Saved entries
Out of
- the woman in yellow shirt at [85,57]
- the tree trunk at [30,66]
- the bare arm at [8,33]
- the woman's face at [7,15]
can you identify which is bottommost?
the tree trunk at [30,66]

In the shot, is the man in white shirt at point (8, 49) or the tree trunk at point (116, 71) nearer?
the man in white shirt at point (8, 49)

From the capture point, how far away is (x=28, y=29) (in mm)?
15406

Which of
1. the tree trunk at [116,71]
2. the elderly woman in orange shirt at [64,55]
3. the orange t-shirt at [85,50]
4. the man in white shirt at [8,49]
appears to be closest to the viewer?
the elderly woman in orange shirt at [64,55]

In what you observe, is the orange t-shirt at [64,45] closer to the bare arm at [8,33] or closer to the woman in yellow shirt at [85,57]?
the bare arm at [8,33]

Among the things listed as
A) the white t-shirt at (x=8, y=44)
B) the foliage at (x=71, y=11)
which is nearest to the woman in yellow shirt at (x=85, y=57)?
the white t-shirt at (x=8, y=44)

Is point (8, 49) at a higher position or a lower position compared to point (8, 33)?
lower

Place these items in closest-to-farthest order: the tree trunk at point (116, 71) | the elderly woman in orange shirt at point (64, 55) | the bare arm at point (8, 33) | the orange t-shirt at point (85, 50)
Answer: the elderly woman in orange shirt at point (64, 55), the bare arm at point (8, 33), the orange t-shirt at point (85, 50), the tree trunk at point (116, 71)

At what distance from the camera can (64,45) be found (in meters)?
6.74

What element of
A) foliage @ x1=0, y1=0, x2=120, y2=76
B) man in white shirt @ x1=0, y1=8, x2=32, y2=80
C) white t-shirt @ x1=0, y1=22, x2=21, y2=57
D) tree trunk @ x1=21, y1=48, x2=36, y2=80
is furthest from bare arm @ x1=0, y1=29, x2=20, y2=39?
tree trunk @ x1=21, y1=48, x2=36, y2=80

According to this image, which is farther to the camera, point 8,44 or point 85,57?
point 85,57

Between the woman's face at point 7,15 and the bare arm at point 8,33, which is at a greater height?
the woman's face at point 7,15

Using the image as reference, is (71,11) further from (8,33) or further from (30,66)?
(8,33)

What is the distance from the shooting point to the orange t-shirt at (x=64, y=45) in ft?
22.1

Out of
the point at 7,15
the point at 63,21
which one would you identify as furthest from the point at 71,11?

* * *

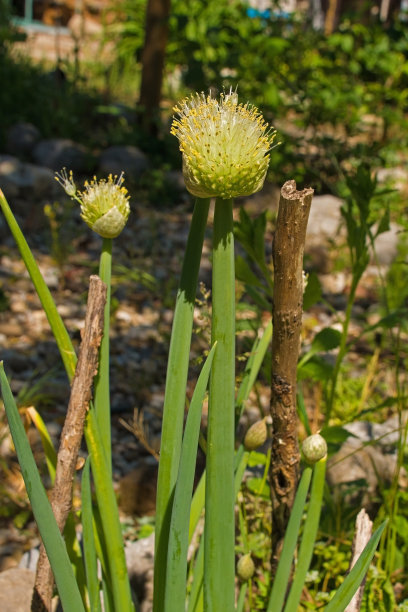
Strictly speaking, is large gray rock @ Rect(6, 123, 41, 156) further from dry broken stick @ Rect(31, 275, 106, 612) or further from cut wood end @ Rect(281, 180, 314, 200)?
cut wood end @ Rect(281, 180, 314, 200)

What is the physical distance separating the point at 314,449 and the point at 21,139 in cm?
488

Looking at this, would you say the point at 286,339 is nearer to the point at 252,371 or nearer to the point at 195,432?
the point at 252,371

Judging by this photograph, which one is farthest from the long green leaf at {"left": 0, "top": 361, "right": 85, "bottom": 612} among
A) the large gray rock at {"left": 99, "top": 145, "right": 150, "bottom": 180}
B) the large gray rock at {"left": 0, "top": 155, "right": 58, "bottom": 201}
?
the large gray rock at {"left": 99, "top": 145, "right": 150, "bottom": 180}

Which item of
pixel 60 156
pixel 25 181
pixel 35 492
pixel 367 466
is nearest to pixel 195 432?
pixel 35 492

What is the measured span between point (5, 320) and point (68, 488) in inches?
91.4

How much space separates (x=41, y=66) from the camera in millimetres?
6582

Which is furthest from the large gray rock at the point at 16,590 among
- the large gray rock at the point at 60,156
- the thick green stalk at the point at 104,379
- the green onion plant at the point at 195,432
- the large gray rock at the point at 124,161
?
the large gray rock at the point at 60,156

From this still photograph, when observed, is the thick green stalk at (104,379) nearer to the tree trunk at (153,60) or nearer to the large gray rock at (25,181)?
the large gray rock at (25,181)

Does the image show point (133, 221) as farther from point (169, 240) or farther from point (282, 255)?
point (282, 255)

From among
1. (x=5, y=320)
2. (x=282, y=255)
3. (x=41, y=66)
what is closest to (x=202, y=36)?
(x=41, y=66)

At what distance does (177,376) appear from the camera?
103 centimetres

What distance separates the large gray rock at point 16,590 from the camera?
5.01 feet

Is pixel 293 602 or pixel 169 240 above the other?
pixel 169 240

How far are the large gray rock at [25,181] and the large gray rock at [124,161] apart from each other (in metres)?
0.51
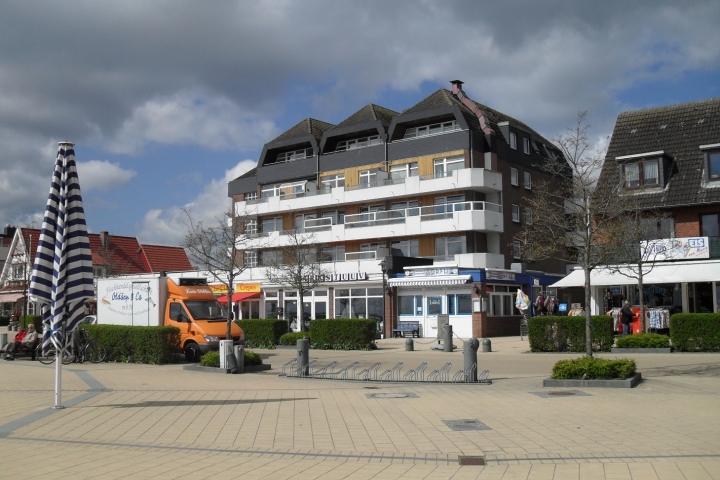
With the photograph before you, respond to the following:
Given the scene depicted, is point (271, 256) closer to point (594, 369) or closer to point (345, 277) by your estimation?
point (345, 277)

[Your objective]
Collect each line in the rows above that contains the string "nearer". The match is case-sensitive.

[The response]
In the shot, is the man in white shirt at point (8, 49) or the tree trunk at point (116, 71) nearer?
Looking at this, would you say the point at 286,339 is nearer to the point at 252,371 or nearer to the point at 195,432?
From this still photograph, when observed, is the thick green stalk at (104,379) nearer to the tree trunk at (153,60) or nearer to the large gray rock at (25,181)?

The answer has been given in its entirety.